Deuxième sujet concernant l'emploi : la fusion de l'ANPE et de l'UNEDIC. Cela fait plusieurs années que nous préconisons un rapprochement. Dans la perspective de la fusion, nous avons réexaminé la question en 2007.

Nous avons constaté certains progrès, notamment la création de quelques guichets uniques, mais l'amélioration reste très limitée. Pendant plusieurs années, les deux réseaux ont plus divergé que convergé. Nous avions notamment dénoncé, en 2006, la stratégie d'implantation territoriale de l'UNEDIC, qui semblait avoir précisément cherché à éviter la proximité avec l'ANPE. Cette situation rendra d'autant plus difficile la mise en oeuvre concrète du projet de fusion.

Nous avons également examiné les conditions de recours à des opérateurs privés de placement pour les demandeurs les plus éloignés de l'emploi. Cette sous-traitance a coûté cher sans que son efficacité soit prouvée. Une méthode d'évaluation plus rigoureuse a été mise en place. Il faudra être vigilant sur ses résultats.

On trouvera également plus loin dans le rapport les résultats d'un contrôle que la Cour a effectué sur la gestion des ressources humaines à l'ANPE. L'enjeu est de taille : avec ses 30 000 agents, l'ANPE est le plus gros opérateur de l'État. Ses dépenses de personnel ont crû de plus des deux tiers entre 1999 et 2006 et dépassent désormais le milliard d'euros. Elles ont crû plus vite que les effectifs, notamment grâce à une politique de primes et d'indemnités très favorable. Le contrôle de la Cour fait ressortir des pratiques en matière de GRH que l'on qualifiera, en maniant là encore l'euphémisme, de « peu rigoureuses ». La fusion avec l'UNEDIC devrait être l'occasion d'une remise en ordre.

La Cour aborde également deux sujets de moindre importance financière, mais illustrant chacun à leur manière des aspects particuliers de politiques publiques importantes.

Le premier concerne les relations entre la métropole et les départements et territoires d'outre-mer, plus particulièrement la continuité territoriale. L'État a mis en place un dispositif financier d'aide aux déplacements entre les territoires d'outre-mer et la métropole. Mais, contrairement à ce qui était prévu, l'État finance seul ce dispositif, alors que ce sont les collectivités concernées qui en déterminent les critères d'attribution. Ainsi, outre des abus ou des effets d'aubaine, on constate que les objectifs n'ont pas été atteints. La Cour estime qu'il faut revoir ce dispositif.

S'agissant, ensuite, de la politique d'aide au développement agricole, les conclusions de la Cour sont sévères. Il conviendra pour le moins de recentrer les objectifs et de mieux évaluer les résultats atteints.

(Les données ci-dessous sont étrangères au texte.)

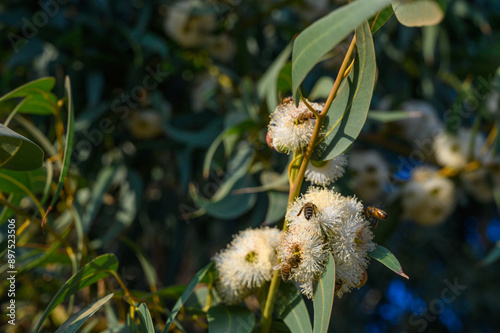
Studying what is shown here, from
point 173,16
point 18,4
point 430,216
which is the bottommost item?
point 430,216

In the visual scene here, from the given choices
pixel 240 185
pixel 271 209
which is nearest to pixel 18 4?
pixel 240 185

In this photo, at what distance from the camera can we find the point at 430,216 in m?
1.53

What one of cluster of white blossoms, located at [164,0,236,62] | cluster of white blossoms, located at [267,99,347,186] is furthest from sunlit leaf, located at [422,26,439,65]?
cluster of white blossoms, located at [267,99,347,186]

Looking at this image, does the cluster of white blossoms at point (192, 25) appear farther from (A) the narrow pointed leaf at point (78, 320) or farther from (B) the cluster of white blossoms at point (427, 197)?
(A) the narrow pointed leaf at point (78, 320)

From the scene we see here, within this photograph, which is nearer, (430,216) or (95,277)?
(95,277)

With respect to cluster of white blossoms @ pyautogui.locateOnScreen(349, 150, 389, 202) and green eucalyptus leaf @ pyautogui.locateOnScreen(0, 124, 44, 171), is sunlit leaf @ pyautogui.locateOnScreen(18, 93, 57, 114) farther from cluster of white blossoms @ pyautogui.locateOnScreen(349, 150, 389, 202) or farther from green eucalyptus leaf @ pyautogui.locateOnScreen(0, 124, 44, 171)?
cluster of white blossoms @ pyautogui.locateOnScreen(349, 150, 389, 202)

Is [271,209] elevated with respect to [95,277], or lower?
lower

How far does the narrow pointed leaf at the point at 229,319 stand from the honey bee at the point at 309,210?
198mm

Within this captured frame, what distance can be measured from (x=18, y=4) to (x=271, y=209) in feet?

Monsieur le président, monsieur le secrétaire d'État, messieurs les présidents de commission, monsieur le rapporteur général, mesdames, messieurs les députés, j'en arrive au terme de cette présentation. Je n'aurai pas passé en revue toutes les insertions, mais nous avons préparé à votre intention des synthèses sur chacune d'entre elles. Je ne saurais oublier de mentionner que, comme chaque année, le rapport annuel de la Cour est accompagné du rapport annuel de la Cour de discipline budgétaire et financière, sous la forme d'un fascicule distinct.

A ce sujet, je dois signaler, puisque j'ai parlé tout à l'heure des défaisances, que le Conseil d'État vient de confirmer l'arrêt rendu par la Cour de discipline budgétaire dans le dossier d'Altus Finance, filiale du Crédit Lyonnais, condamnant deux dirigeants à des amendes très significatives. Il a ainsi conforté la jurisprudence de la Cour de discipline budgétaire sur la faute grave de gestion, confirmation qui pourrait être utile demain pour offrir un fondement au régime rénové et unifié de responsabilité des gestionnaires que le Président de la République a appelé de ses voeux.

Telles sont, monsieur le président, mesdames, messieurs les députés, les quelques observations dont je voulais vous faire part. J'espère que nos travaux vous apporteront, encore une fois, des analyses et une expertise susceptibles d'éclairer vos débats. C'est dans cet esprit, en tout cas, que nous avons travaillé et que nous continuerons à travailler pour vous. (Applaudissements sur tous les bancs.)